Paper long abstract:
Over the past decade, microinsurance—formal insurance products designed specifically for low-income people—has taken off in South Africa. Of the nearly 62 million lives covered by microinsurance products in Africa, South Africa alone accounts for more than half. A closer look at these numbers reveals that the dominance of this market is fueled almost exclusively by the sale of funeral insurance, perhaps an unsurprising trend considering the immense cultural value many South Africans place on funerals. Moreover, insurance companies have achieved this impressive scale by working through intermediaries who are embedded within community-based institutions like burial societies and funeral parlors. The incursion of "insurance culture" into this sphere has thus resulted in an ecosystem in which formal and informal institutions are in fluid states of tension and cooperation. As this paper will demonstrate, intermediaries and mediators sustain this ecosystem by reconciling the different rationalities, institutions, bureaucracies etc. of the formal insurance system with those of the informal risk management sphere. They also help to produce and/or entrench existing power inequalities at different scales, complicating the notion that favorable risk outcomes are distributed equitably. Three types of brokers, who are respectively situated at different points along the formal-informal fault line, are considered in turn. An analysis attuned to the various social identities and positions embodied by these brokers helps to reveal the dislocations, ambiguities, and opportunities generated by the expansion of microinsurance markets into the low-income terrain.
Paper short abstract:
This paper challenges the idea that large informal economies signal the structural irrelevance of African workers to the global economy. Using examples from Kenya, Nigeria and South Africa, I will show that the informal economic expansion is associated with new forms of inclusion in global capitalism.
Paper long abstract:
Despite over a decade of growth averaging 5% across Sub-Saharan Africa, the bulk of the population still experiences unacceptable levels of poverty, catastrophic unemployment and relegation to vast informal economies. In this paper, I will show that the expansion of African informal economies is no longer a product of global economic exclusion, but results from new forms of inclusion in the global market economy.

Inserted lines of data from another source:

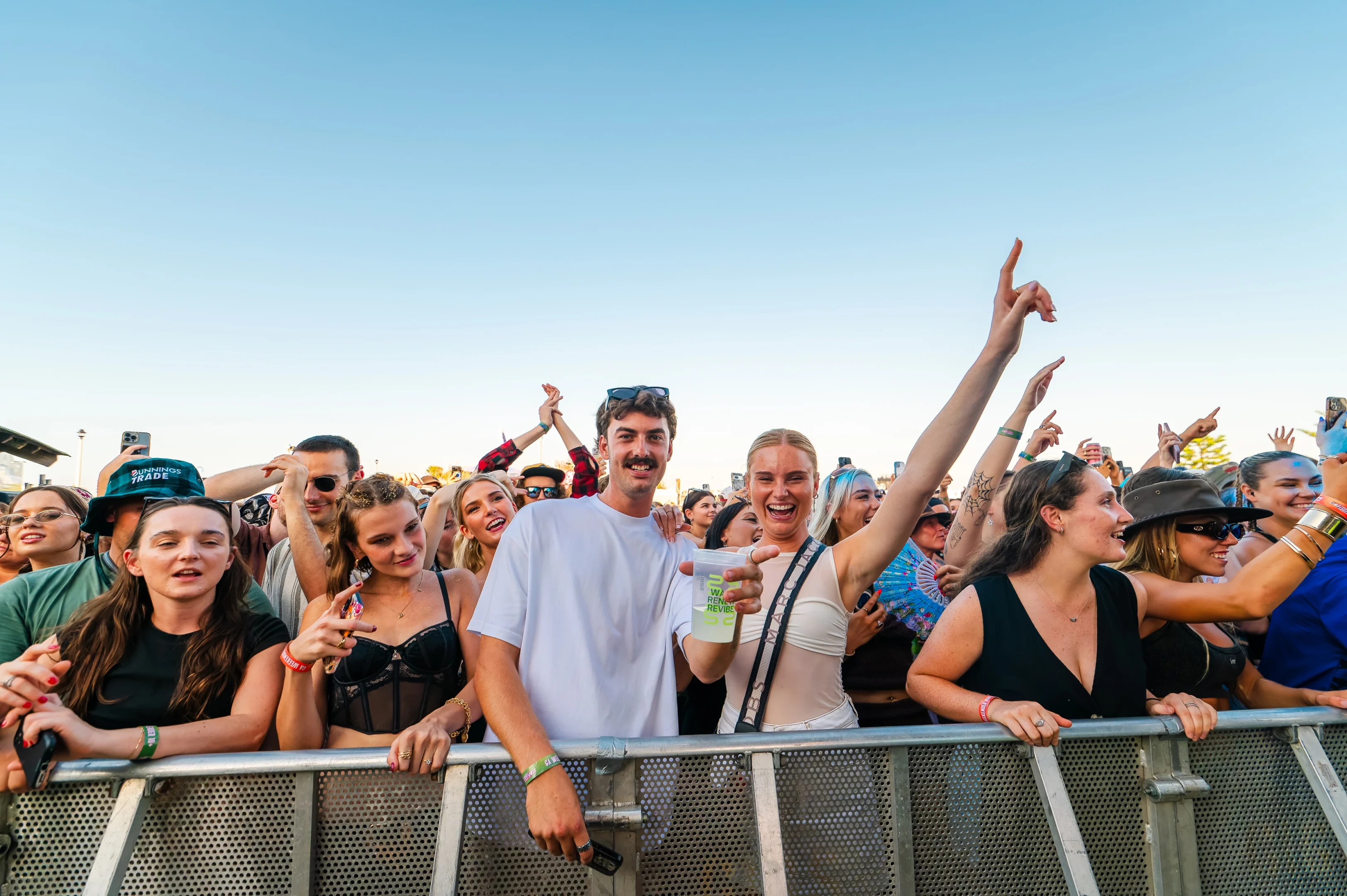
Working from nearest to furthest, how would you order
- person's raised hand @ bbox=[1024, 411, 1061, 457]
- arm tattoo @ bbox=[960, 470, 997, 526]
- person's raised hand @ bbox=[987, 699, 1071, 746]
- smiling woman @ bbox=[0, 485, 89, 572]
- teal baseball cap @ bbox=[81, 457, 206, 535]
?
person's raised hand @ bbox=[987, 699, 1071, 746]
teal baseball cap @ bbox=[81, 457, 206, 535]
smiling woman @ bbox=[0, 485, 89, 572]
arm tattoo @ bbox=[960, 470, 997, 526]
person's raised hand @ bbox=[1024, 411, 1061, 457]

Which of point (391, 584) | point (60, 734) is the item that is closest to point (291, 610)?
point (391, 584)

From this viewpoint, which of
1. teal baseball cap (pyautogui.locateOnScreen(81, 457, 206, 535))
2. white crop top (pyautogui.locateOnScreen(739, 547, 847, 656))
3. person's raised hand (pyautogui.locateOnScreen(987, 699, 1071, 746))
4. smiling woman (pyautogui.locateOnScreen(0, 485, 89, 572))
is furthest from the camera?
smiling woman (pyautogui.locateOnScreen(0, 485, 89, 572))

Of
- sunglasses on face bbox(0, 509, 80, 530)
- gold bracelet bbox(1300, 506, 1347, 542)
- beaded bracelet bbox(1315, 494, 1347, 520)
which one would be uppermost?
sunglasses on face bbox(0, 509, 80, 530)

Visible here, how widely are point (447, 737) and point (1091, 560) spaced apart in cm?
229

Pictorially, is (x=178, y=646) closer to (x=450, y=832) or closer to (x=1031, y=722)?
(x=450, y=832)

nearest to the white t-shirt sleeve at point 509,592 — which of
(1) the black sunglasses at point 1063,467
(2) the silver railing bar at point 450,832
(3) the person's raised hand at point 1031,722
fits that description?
(2) the silver railing bar at point 450,832

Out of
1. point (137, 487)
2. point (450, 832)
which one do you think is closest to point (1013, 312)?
point (450, 832)

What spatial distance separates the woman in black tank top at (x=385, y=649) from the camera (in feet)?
6.89

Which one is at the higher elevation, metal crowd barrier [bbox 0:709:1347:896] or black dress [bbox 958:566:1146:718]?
black dress [bbox 958:566:1146:718]

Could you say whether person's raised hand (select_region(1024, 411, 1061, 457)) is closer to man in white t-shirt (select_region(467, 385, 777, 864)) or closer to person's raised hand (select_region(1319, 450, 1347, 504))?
person's raised hand (select_region(1319, 450, 1347, 504))

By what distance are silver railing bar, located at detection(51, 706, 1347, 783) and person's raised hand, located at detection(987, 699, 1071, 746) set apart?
0.09 feet

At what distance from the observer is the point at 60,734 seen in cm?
197

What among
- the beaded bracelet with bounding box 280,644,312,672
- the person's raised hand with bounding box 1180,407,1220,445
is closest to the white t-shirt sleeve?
the beaded bracelet with bounding box 280,644,312,672

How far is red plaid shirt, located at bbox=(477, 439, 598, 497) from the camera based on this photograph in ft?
17.6
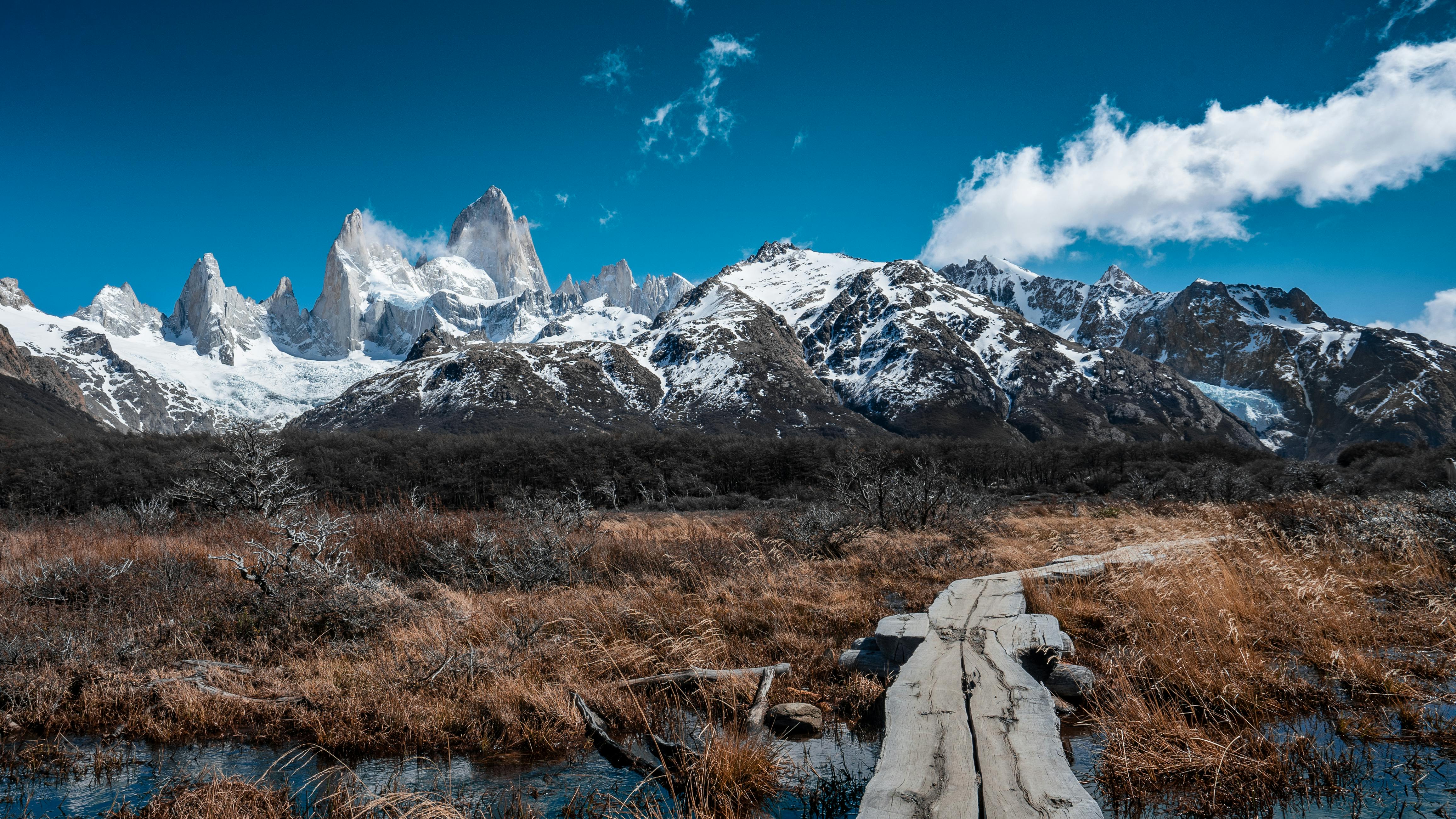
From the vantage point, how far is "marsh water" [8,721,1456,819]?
367 centimetres

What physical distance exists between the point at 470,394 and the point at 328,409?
52.8m

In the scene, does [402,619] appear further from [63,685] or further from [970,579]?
[970,579]

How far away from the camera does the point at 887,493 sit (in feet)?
50.5

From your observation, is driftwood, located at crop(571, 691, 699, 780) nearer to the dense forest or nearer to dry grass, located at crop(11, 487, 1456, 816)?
dry grass, located at crop(11, 487, 1456, 816)

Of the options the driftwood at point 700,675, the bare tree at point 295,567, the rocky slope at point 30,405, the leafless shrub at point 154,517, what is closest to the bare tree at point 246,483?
the leafless shrub at point 154,517

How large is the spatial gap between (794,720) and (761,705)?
1.04ft

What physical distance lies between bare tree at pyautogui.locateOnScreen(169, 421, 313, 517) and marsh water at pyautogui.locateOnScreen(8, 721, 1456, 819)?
11324 mm

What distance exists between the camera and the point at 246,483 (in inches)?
636

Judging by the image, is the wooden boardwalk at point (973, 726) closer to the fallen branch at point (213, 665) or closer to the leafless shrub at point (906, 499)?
the fallen branch at point (213, 665)

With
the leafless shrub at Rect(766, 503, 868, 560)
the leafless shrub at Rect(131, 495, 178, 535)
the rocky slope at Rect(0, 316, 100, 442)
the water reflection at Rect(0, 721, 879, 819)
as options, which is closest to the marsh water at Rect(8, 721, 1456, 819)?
the water reflection at Rect(0, 721, 879, 819)

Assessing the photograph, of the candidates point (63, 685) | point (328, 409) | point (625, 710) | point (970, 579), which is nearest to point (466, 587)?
point (63, 685)

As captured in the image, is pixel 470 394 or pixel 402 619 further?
pixel 470 394

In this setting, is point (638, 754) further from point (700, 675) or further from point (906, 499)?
point (906, 499)

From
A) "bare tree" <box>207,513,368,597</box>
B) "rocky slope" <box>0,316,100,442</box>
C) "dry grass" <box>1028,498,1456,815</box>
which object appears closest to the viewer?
"dry grass" <box>1028,498,1456,815</box>
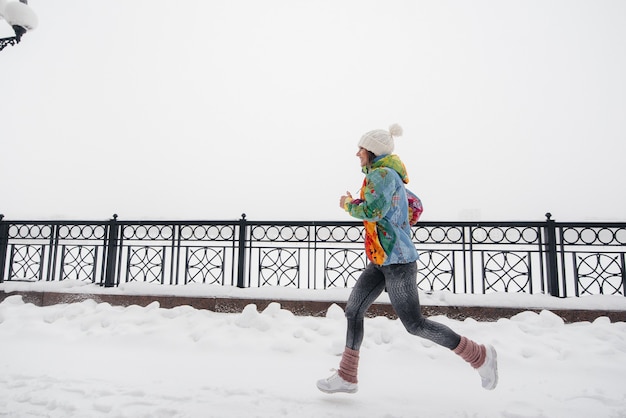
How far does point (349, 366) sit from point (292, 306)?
2.71m

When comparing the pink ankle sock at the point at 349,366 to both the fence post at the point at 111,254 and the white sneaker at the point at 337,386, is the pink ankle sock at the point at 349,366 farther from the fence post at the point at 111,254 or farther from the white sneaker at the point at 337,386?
the fence post at the point at 111,254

Perspectives on the role of African workers in contemporary capitalism reveal two divergent strands. On the one hand, tales of poverty and informality warn of a labour force that is functionally irrelevant to the global capitalist system. On the other hand, global corporations and development agencies are emphasizing the dynamic potential of Africa's rapidly growing young populations and large informal economies which are being celebrated as central players in the rise of inclusive capitalism.
In this paper, I will examine the role of African informal workers in 21st century capitalism. Focusing on the rise of outsourcing, labour brokers and social enterprises, I will explore the new institutional ecosystems emerging to link global firms to African informal workers. Case studies from South Africa, Kenya and Nigeria will show how new types of intermediaries serve to facilitate the sourcing and control of informal labour outside the protection of formal employment, producing new more precarious forms of economic inclusion.